- **Exercise aim**
Please repeat each line of the data exactly, with nothing left out.

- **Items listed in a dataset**

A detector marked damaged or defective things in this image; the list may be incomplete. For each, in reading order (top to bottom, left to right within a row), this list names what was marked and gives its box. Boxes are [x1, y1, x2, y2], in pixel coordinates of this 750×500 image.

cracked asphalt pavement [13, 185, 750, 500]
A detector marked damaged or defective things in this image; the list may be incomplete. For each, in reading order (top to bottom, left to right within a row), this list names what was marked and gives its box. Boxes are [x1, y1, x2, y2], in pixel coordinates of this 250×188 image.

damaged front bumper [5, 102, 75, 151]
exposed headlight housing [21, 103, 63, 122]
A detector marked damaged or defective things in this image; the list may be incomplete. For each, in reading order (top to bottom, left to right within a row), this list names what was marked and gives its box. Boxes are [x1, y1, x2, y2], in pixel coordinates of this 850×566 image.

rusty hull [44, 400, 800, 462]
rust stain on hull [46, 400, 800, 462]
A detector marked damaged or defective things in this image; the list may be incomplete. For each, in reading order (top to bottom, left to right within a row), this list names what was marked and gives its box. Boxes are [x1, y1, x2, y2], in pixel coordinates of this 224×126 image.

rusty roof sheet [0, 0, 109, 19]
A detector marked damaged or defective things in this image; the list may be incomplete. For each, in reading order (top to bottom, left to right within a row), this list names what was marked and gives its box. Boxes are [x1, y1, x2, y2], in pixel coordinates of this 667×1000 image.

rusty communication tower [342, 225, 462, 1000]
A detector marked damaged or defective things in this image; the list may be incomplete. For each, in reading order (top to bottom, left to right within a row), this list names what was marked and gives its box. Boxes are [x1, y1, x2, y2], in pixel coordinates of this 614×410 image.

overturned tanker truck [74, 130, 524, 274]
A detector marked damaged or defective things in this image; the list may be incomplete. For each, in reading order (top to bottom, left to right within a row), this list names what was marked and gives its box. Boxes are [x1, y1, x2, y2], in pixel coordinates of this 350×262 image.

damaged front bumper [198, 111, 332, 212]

- **Solution for this exercise**
A detector marked damaged or defective things in this image; the list may be incomplete. For each, in reading order (top to bottom, left to right within a row), this list names what was marked and gives its box. Boxes are [x1, y1, x2, y2], in pixel coordinates of this 750×500 image.

cracked asphalt pavement [13, 185, 750, 500]
A detector marked damaged or defective things in this image; the list may be incomplete. For each, in reading order (top to bottom, left to right within a row), this list names what was marked and gives its box. Boxes are [x1, y1, x2, y2], in pixel coordinates of this 250×188 image.

damaged front bumper [5, 102, 75, 151]
exposed headlight housing [21, 103, 63, 122]
A detector marked damaged or defective things in this image; the list may be incomplete. For each, in reading order (top to bottom, left to right within a row), this list names what was marked and gives its box. Boxes are [x1, y1, x2, y2], in pixel coordinates of this 850×566 image.

rusty hull [44, 400, 800, 462]
rust stain on hull [46, 400, 800, 462]
A detector marked damaged or defective things in this image; the list may be incomplete. For each, in reading order (top to bottom, left to right within a row), this list names what was marked and gives its box. Boxes are [x1, y1, x2, y2], in pixel coordinates of this 224×126 image.

rusty roof sheet [0, 0, 109, 19]
A detector marked damaged or defective things in this image; the list may be incomplete. For each, in reading order (top to bottom, left to right within a row), this list names what was marked and gives its box. Boxes are [x1, y1, x2, y2], in pixel coordinates of this 667×1000 image.

rusty communication tower [342, 225, 462, 1000]
A detector marked damaged or defective things in this image; the list may be incomplete. For each, in reading order (top to bottom, left to right within a row), this list names what was marked and gives its box. Boxes are [x1, y1, x2, y2], in pixel coordinates of this 614×410 image.

overturned tanker truck [74, 130, 524, 274]
A detector marked damaged or defective things in this image; the list may be incomplete. For each, in reading order (top to bottom, left to right within a row), this list names what was marked and gives its box. Boxes are [x1, y1, x2, y2], in pixel coordinates of this 350×262 image.

damaged front bumper [198, 111, 332, 212]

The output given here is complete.